** start of TEXT PROVIDED **

The following month they printed the names of all the people that got it right, and the ones that got it wrong. I bet most of the people who got it wrong just looked at the diagram, so that wasn’t very cool, but they did send me a VHS copy of the movie. I still have it. I have no way of playing it anymore, but you can watch Johan’s part on YouTube.

—Klem

We don’t have a lot of photos or other archival materials from the early days of Venture. Most of what we have is pulled from old floppy discs and foggy (or frosty) recollections. Like this installment of Venture25, which is when the board building begins.

I met my wife, Lisa, in college in New York. When we graduated we used grad school as an excuse to move west together. We got married a couple of years before I started Venture. In the beginning she was working a real job and supported me every way she could from day one. Years later, a friend in the biz who probably knows more about Venture than anyone except the two of us remarked that the real secret to Venture’s success was Lisa. He was absolutely right.

When I was a grad student I answered a call on the newsgroup (remember those?) rec.skiing.snowboard for test riders for Donek Snowboards. The owner, Sean Martin, and I were both mechanical engineers and hit it off immediately. I ended up helping out with production part time.

When I was in my last semester I was inspired to try to make a more environmentally-friendly snowboard. It was 1999 and nobody in the snowsports industry was even talking about sustainability. I started looking for more environmentally-friendly materials. The two things I settled on were FSC-certified wood (more on certifications later) for the cores, and hemp and organic cotton for the topsheets. 

Donek was focused on selling custom and carving boards direct to consumers. Sean and I decided to partner and start a new company, (initially called Seven Snowboards) that would eventually become Venture. Aside from the environmental angle, the idea for the new company was to focus on retailers and make regular resort boards. After a couple of months, Sean realized that two snowboard companies were more than he had bandwidth for. I can’t say I blamed him. He told me he’d let me use his equipment if I wanted to continue, but he needed to focus exclusively on Donek. At that point I had already borrowed money from my parents, and decided I’d just have to figure it out on my own.

** end of TEXT PROVIDED **

§ TASKS TO CARRY OUT
A: In the passage on Venture's early snowboard-building days, what materials were chosen for the topsheets?
B: Pick up the account of Venture's early days right after its final sentence and carry the story forward.

** start of SOURCE MATERIAL **

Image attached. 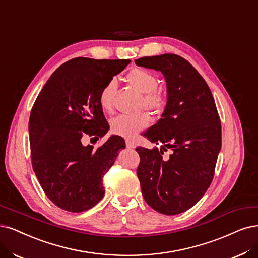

** end of SOURCE MATERIAL **

§ ANSWERS PROVIDED
A: Hemp and organic cotton.

B:
Those first boards were the definition of “home made.” I set up the garage and a bedroom in the basement to cut bases, bend edges, and make core blocks. Then I’d load up my VW Golf with way too much weight and drive over to Sean’s to do everything else.

In hindsight the first boards were pretty generic, both in terms of shape and graphics. But, I had designed and built them from scratch. And then I got to go ride them. That was the coolest feeling ever. They could have ridden like lunch trays (they didn’t) and I would have probably still been pretty stoked. I was hooked. Figuring out how to balance all the design variables that make a board ride the way it does became an obsession, and it still is. 

The internet was starting to become a thing. I designed our first website by writing HTML in a text editor. The most important feature was a form where people could sign up for our mailing list. Lisa designed a brochure that we would send to the people who signed up for the mailing list.

We got our friend Dean, who we had met at CSU, on board to help with sales. He quickly landed us our first dealer: The Wright Life in Fort Collins. Then, via an old friend, he got us into D&E in Snowmass. That led to us meeting a couple of guys named Watson and Norm.

Watson and Norm were the first in a long line of Venture characters. Fun-loving, solid human beings who lived to snowboard. Norm ran the tune shop at D&E and Watson worked in a fancy restaurant. They worked in the evening so they could snowboard during the day. They had broken lots of snowboards over the years, but somehow they were not breaking ours. That gave me confidence that we were on the right track.

Our best snowboarding days back then were at Wolf Creek. We would keep an eye out for weekend storms and when the timing was right we would drive down on Friday night, sleep in the parking lot, ride Saturday and most of Sunday and drive back Sunday night. That place was (and still is) the real deal. 

I got kicked out of a few ski area parking lots in the middle of the night in college. At Wolf Creek they woke us up in the middle of the night too sometimes, but only to politely ask us to move over because they needed to plow.

-Klem

Eventually we had enough of living in the city and set our sights on southwestern Colorado, so we could be closer to Wolf Creek. We looked at Pagosa Springs, Bayfield, Durango, Mancos, and even Silverton. Silverton Mountain was just getting started back then and it sounded awesome, but at the time there was no way Lisa would be able to find a job in Silverton that would keep food on the table while we got Venture off the ground. We eventually found a house on a dirt road in Bayfield with no covenants and neighbors far enough away that we could run machines without bothering anyone.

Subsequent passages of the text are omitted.